▶ Problems to solve
**a)** Decide whether each statement agrees with the sbws scaling ticket: (i) the target download time is 10 seconds; (ii) teor proposes an average sbws download time of at least 10 seconds; (iii) the ticket's priority is High. Answer yes or no for each, quoting the deciding words.
**b)** Reproduce the stretch of the sbws scaling ticket from "So maybe the" through "let things grow.".

▶ Selected text
╔══

Opened 6 months ago

Last modified 5 months ago

#33871 needs_review defect

Scale exactly as torflow does?

Reported by: juga Owned by: juga
Priority: Medium Milestone: sbws: 1.1.x-final
Component: Core Tor/sbws Version:
Severity: Normal Keywords: sbws-majority-blocker, sbws-roadmap
Cc: juga, gk, mikeperry Actual Points:
Parent ID: #33775 Points:
Reviewer: ahf, gk Sponsor:

Description

#33775 shows that if sbws calculates low consensus bandwidth because of missing descriptors and the rest of bwauths are also using sbws, it'd enter in a spiral in which it'd keep measuring low.
I think this is because while torflow multiplies the calculated ratio by the descriptor observed bandwidth [0], while sbws multiplies the ratio by the minimum of all descriptor bandwidth values *and* the consensus, which was added in #28598.
So maybe the new consensus bandwidth should not depend on the previous one, or not as the minimum.
For a relation on how bandwidth values depend on each other, see [1]

[0] https://onbasca.readthedocs.io/en/latest/torflow_aggr.html
[1] https://onbasca.readthedocs.io/en/latest/bandwidth_tor.html#bandwidth-values-origin

Child Tickets

Change History (24)

comment:1 Changed 6 months ago by arma

Agreed: it seems that anchoring the new number to the current consensus number doesn't let things grow.

That said, this one is still a bit confusing/weird. How come Torflow's number can grow a lot but sbws's can't? Is it only because the underlying descriptor says a larger number? But that only happens if the relay gets actual traffic. And how does it do that when it has a tiny consensus weight? Which...oh, maybe it gets actual traffic *because* of the torflow tests. So by testing it, it becomes bigger, and then our ratio makes it become bigger still.

comment:2 Changed 6 months ago by teor

There's a related bug here, that might only show up when the last Torflow instance leaves the network.

The target download time is 6 seconds. Tor's download measurement time is 10 seconds. So on average, sbws will only be using 6/10 of a relay's capacity over any 10 second period.

I suggest that we make the average sbws download time at least 10 seconds, to avoid this issue.

comment:3 Changed 6 months ago by teor

(Relays could also do their own bandwidth self-tests, But they aren't large enough right now. And we probably shouldn't rely on them.)

comment:4 in reply to:  2 Changed 6 months ago by juga

Replying to teor:

There's a related bug here, that might only show up when the last Torflow instance leaves the network.

The target download time is 6 seconds. Tor's download measurement time is 10 seconds. So on average, sbws will only be using 6/10 of a relay's capacity over any 10 second period.

I suggest that we make the average sbws download time at least 10 seconds, to avoid this issue.

Which is similar to ticket #28545 (with 11 seconds).

╚══

▶ Records shown

╔══

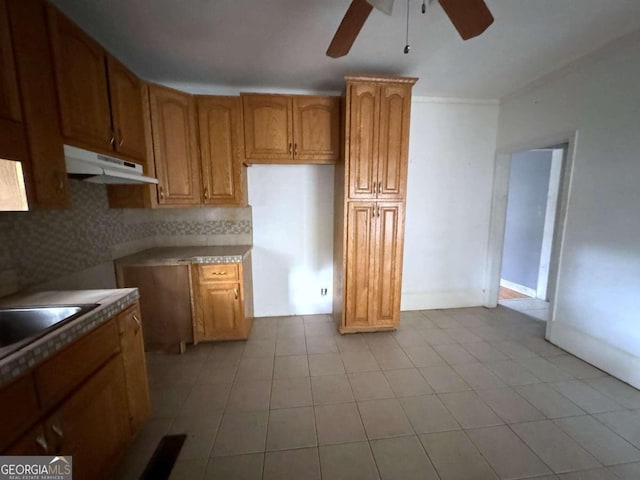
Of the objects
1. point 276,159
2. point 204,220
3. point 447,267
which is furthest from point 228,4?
point 447,267

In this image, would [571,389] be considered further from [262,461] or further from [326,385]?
[262,461]

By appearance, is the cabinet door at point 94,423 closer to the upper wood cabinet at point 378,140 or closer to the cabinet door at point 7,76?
the cabinet door at point 7,76

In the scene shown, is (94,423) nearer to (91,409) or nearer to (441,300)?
(91,409)

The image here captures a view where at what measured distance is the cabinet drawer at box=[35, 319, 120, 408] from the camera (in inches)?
34.8

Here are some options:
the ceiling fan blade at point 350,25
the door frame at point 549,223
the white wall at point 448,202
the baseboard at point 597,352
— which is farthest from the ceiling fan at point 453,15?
the door frame at point 549,223

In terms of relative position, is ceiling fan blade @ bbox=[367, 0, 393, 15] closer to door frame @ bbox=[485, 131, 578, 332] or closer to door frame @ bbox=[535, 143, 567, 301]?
door frame @ bbox=[485, 131, 578, 332]

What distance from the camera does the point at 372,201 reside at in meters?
2.43

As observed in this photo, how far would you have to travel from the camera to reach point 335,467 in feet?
4.33

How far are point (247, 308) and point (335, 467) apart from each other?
1.61 m

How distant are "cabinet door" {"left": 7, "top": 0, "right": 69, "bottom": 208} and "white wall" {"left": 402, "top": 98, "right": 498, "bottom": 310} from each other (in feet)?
9.75

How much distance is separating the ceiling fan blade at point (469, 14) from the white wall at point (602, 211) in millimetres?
1636

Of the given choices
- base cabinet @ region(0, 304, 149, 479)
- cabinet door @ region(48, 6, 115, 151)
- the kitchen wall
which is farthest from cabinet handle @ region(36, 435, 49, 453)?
the kitchen wall

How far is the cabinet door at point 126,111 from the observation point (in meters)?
1.77

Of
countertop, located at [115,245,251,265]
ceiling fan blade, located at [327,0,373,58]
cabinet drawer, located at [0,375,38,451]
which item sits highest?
ceiling fan blade, located at [327,0,373,58]
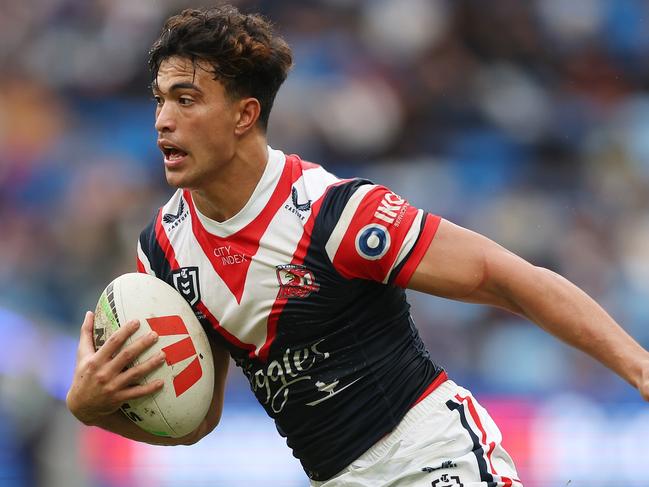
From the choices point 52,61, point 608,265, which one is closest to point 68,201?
point 52,61

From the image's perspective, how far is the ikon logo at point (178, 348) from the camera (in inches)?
154

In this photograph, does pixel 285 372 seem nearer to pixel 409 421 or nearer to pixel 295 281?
pixel 295 281

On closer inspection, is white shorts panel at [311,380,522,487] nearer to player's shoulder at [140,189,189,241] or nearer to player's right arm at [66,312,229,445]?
player's right arm at [66,312,229,445]

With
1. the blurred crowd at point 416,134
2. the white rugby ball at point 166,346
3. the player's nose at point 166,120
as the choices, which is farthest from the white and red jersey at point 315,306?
the blurred crowd at point 416,134

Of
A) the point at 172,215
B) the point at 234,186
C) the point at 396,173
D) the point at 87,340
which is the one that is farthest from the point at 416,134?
the point at 87,340

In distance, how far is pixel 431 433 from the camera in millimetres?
3871

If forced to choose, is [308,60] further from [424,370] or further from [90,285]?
[424,370]

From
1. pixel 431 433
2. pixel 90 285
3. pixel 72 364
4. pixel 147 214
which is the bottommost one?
pixel 431 433

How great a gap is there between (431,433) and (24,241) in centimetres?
678

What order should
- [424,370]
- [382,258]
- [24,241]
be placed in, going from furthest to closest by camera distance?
[24,241]
[424,370]
[382,258]

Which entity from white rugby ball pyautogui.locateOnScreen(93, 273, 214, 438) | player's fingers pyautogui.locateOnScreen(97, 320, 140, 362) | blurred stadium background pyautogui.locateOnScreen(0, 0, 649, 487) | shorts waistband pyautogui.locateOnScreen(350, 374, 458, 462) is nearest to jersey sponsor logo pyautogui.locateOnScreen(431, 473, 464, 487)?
shorts waistband pyautogui.locateOnScreen(350, 374, 458, 462)

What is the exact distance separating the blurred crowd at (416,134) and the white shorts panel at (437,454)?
4798 millimetres

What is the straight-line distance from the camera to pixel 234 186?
13.3ft

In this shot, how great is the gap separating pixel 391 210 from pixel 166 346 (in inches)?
35.5
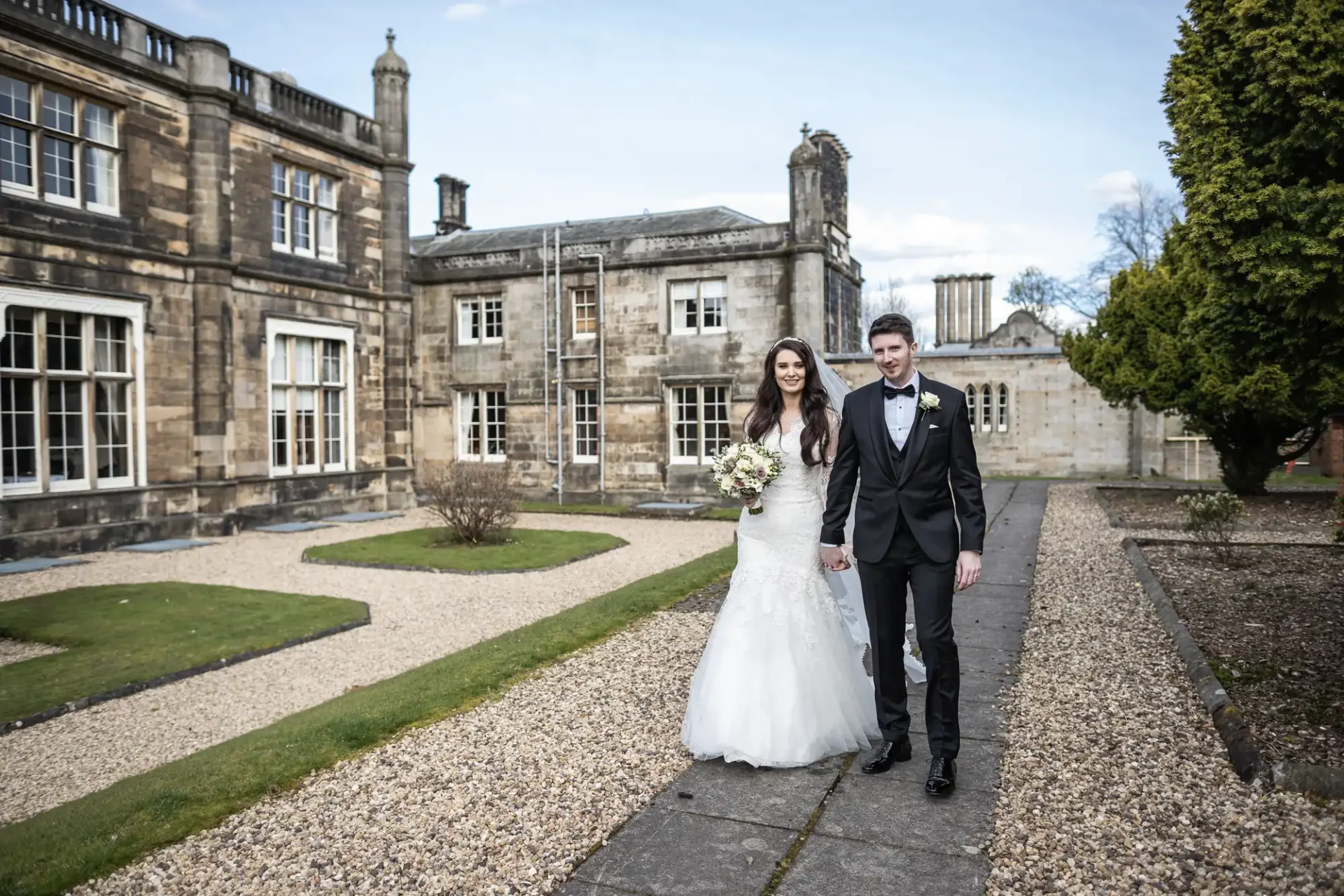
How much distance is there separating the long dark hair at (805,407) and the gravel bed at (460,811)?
5.54 ft

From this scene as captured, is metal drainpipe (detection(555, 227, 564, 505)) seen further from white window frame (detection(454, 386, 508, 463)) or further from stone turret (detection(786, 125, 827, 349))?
stone turret (detection(786, 125, 827, 349))

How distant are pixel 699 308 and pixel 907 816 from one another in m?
17.8

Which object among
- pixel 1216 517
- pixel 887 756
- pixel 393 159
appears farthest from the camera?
pixel 393 159

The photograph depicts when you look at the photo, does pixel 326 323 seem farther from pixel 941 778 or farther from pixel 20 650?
pixel 941 778

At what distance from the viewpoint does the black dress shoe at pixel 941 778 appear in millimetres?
3998

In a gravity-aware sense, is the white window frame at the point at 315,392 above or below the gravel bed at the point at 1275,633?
above

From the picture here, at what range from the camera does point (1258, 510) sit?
1603 cm

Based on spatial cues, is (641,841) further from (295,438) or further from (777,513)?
(295,438)

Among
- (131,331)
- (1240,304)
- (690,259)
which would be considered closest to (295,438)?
(131,331)

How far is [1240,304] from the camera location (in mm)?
6863

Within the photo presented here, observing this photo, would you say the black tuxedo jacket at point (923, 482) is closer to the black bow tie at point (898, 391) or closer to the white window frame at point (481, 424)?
the black bow tie at point (898, 391)

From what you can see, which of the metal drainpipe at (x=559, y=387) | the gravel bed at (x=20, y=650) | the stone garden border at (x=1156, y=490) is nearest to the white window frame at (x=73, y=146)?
the gravel bed at (x=20, y=650)

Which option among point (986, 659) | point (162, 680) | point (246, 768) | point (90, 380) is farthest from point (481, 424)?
point (246, 768)

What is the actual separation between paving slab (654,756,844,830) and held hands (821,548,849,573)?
937mm
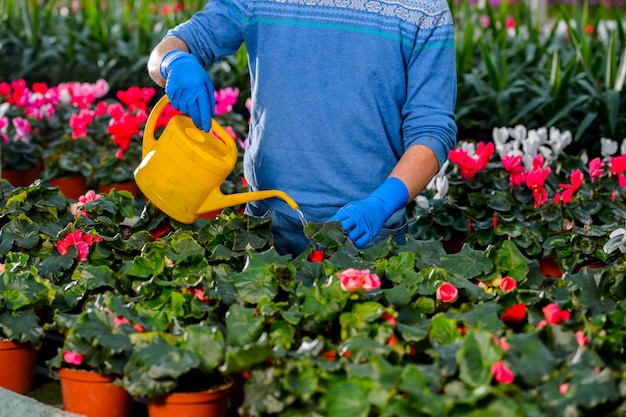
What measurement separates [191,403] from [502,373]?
2.05 ft

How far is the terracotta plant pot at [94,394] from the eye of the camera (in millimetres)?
2139

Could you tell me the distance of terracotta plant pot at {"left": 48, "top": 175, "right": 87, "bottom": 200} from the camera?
4.91 meters

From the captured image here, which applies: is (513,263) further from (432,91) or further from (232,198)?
(232,198)

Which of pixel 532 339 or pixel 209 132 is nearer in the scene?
pixel 532 339

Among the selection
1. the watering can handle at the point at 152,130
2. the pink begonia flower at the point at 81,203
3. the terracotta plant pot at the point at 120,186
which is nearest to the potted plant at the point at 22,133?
the terracotta plant pot at the point at 120,186

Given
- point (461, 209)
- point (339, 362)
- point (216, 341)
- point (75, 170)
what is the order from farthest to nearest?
point (75, 170) < point (461, 209) < point (216, 341) < point (339, 362)

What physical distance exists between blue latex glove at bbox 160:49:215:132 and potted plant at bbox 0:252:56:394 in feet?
1.89

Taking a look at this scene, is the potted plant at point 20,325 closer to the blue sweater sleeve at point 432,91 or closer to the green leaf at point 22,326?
the green leaf at point 22,326

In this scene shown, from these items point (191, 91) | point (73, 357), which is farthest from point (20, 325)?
point (191, 91)

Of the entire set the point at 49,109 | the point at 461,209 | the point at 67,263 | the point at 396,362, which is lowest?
the point at 49,109

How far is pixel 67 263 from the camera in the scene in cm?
272

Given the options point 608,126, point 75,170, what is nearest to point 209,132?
point 75,170

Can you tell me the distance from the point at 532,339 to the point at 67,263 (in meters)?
1.36

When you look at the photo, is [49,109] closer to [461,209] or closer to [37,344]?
[461,209]
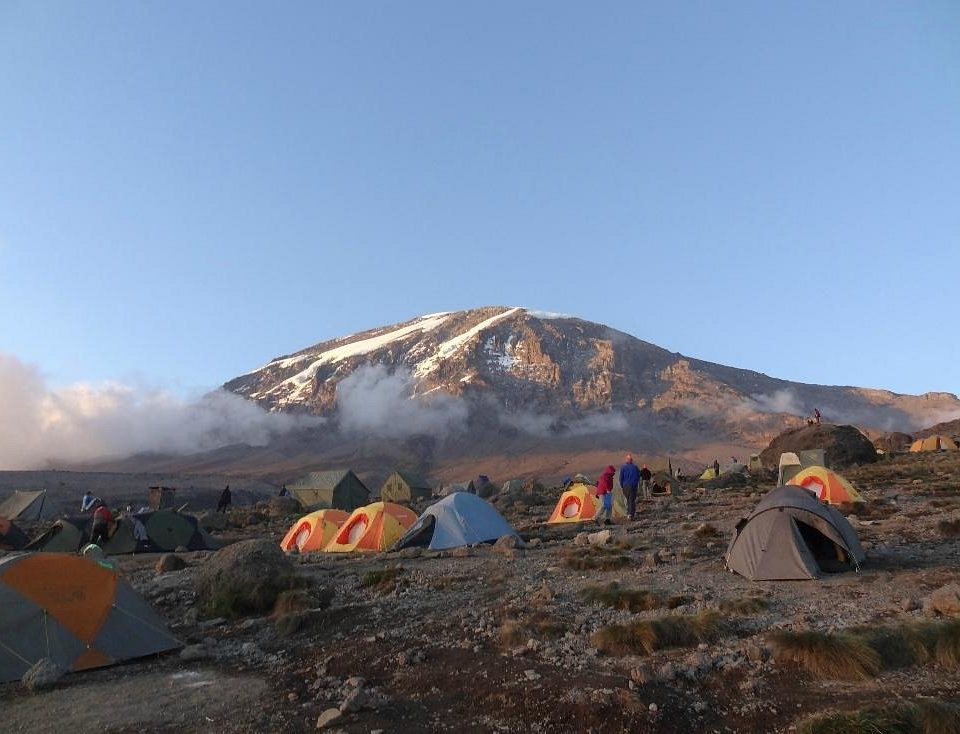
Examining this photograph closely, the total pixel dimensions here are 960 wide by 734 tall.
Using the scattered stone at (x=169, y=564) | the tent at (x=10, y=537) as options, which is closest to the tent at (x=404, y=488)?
the tent at (x=10, y=537)

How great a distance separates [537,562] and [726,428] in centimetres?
14868

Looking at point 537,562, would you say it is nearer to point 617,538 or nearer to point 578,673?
point 617,538

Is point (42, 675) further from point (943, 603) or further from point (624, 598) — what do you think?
point (943, 603)

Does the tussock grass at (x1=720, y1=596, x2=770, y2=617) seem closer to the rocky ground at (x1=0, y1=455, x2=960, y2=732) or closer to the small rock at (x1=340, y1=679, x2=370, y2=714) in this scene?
the rocky ground at (x1=0, y1=455, x2=960, y2=732)

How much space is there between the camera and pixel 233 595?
1266cm

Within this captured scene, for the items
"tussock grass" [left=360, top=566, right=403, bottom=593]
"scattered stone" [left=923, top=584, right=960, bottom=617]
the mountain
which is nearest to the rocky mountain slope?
the mountain

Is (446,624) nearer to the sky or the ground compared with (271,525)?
nearer to the sky

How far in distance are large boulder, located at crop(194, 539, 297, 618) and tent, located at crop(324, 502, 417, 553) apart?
6522mm

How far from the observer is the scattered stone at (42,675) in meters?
8.41

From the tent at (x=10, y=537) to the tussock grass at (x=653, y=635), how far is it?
27.7 meters

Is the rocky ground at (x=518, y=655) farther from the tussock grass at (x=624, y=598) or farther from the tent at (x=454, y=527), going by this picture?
the tent at (x=454, y=527)

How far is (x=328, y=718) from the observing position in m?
6.77

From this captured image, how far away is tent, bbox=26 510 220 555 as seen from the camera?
24984 millimetres

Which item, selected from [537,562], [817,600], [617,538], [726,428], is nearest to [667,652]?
[817,600]
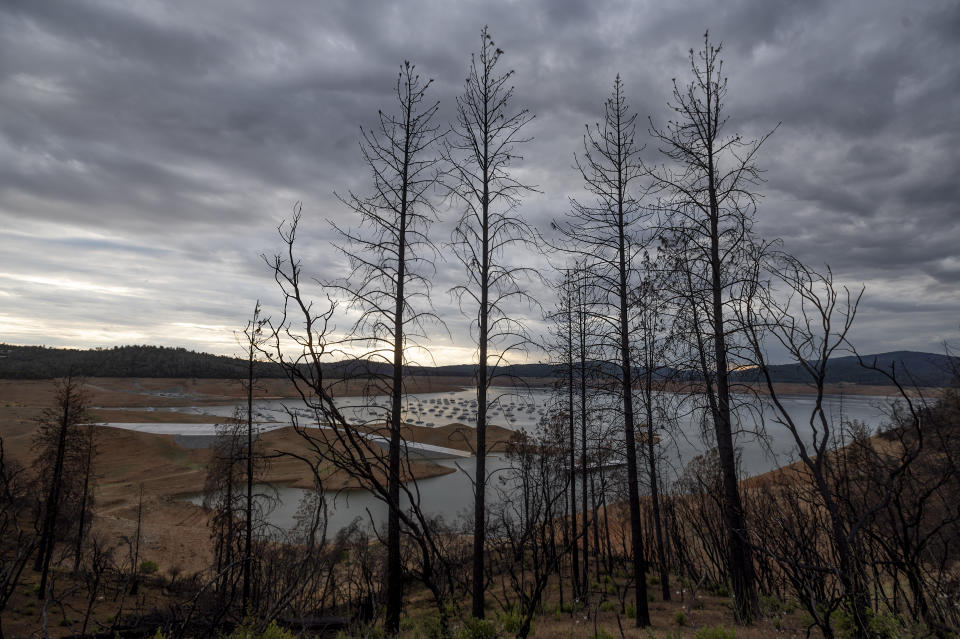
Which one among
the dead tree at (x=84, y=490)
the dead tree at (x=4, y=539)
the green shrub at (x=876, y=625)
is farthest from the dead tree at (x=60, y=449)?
the green shrub at (x=876, y=625)

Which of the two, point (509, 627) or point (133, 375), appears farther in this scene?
point (133, 375)

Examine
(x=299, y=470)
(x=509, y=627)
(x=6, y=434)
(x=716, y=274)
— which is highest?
(x=716, y=274)

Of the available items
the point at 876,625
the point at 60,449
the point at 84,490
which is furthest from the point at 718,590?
the point at 84,490

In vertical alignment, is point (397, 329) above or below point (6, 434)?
above

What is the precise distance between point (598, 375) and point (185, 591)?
1817cm

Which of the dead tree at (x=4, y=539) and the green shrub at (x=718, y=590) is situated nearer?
the dead tree at (x=4, y=539)

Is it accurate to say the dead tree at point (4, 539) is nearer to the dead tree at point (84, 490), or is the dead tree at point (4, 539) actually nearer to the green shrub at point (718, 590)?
the green shrub at point (718, 590)

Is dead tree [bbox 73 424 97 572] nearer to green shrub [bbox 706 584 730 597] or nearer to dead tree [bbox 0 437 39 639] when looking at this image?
dead tree [bbox 0 437 39 639]

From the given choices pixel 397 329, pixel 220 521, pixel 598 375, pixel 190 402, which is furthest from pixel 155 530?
pixel 190 402

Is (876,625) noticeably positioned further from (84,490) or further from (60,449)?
(84,490)

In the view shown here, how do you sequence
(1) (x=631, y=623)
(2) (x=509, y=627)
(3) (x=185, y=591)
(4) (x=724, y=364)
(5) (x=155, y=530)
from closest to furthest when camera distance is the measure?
(2) (x=509, y=627) < (4) (x=724, y=364) < (1) (x=631, y=623) < (3) (x=185, y=591) < (5) (x=155, y=530)

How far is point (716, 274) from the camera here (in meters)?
8.84

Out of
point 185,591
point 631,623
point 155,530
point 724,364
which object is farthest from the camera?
point 155,530

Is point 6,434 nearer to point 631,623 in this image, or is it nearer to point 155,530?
point 155,530
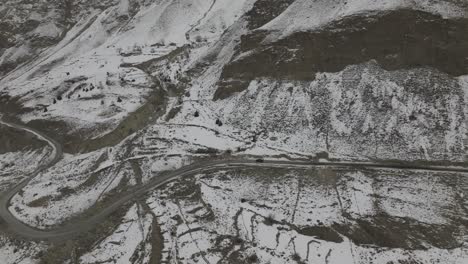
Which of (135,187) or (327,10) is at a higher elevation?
(327,10)

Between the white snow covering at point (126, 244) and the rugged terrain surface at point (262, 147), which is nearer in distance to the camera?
the white snow covering at point (126, 244)

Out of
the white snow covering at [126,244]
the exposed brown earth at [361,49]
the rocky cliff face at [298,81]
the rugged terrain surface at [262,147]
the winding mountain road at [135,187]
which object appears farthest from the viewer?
the exposed brown earth at [361,49]

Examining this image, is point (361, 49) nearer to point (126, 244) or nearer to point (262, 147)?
point (262, 147)

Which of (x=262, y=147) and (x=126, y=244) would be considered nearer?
(x=126, y=244)

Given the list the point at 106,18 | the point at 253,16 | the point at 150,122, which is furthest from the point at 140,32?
the point at 150,122

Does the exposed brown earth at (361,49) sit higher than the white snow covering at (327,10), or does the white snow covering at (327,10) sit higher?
the white snow covering at (327,10)

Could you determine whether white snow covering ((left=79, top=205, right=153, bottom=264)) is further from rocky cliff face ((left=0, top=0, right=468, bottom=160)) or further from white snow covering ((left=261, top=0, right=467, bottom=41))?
white snow covering ((left=261, top=0, right=467, bottom=41))

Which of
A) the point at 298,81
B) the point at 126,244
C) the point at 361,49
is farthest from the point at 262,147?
the point at 361,49

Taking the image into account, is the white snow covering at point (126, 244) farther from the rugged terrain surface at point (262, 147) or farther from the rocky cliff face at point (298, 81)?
the rocky cliff face at point (298, 81)

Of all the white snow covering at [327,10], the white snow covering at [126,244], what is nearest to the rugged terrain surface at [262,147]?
the white snow covering at [126,244]
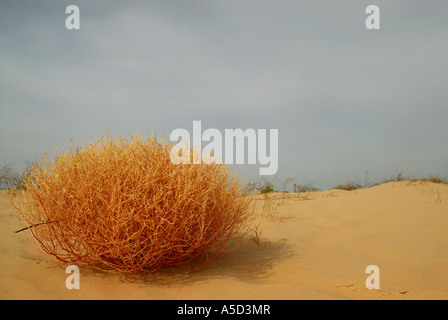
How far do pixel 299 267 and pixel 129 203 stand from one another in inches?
78.5

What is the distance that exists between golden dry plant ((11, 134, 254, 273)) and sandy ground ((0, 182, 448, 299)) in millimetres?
230

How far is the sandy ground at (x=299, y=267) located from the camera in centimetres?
293

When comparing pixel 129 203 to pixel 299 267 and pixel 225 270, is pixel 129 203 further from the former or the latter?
pixel 299 267

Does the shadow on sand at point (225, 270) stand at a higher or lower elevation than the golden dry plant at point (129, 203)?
lower

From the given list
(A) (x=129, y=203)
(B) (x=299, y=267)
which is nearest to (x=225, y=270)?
(B) (x=299, y=267)

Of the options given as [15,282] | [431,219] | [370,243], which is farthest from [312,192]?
[15,282]

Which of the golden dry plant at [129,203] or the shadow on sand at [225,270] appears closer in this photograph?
the golden dry plant at [129,203]

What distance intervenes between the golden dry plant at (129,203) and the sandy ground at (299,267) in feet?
0.76

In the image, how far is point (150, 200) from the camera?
9.21ft

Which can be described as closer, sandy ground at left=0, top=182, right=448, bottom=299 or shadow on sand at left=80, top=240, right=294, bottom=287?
sandy ground at left=0, top=182, right=448, bottom=299

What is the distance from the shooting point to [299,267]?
3721 millimetres

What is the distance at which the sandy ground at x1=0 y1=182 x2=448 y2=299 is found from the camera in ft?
9.62
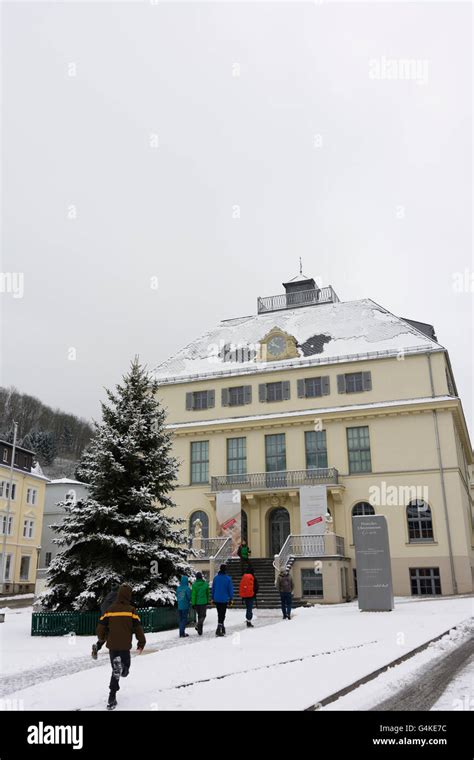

╚══

▶ Expected results
**a)**
(i) No: "The target download time is 6 seconds."
(ii) Yes: "I suggest that we make the average sbws download time at least 10 seconds, to avoid this issue."
(iii) No: "Priority: Medium"

**b)**
So maybe the new consensus bandwidth should not depend on the previous one, or not as the minimum.
For a relation on how bandwidth values depend on each other, see [1]

[0] https://onbasca.readthedocs.io/en/latest/torflow_aggr.html
[1] https://onbasca.readthedocs.io/en/latest/bandwidth_tor.html#bandwidth-values-origin

Child Tickets

Change History (24)

comment:1 Changed 6 months ago by arma

Agreed: it seems that anchoring the new number to the current consensus number doesn't let things grow.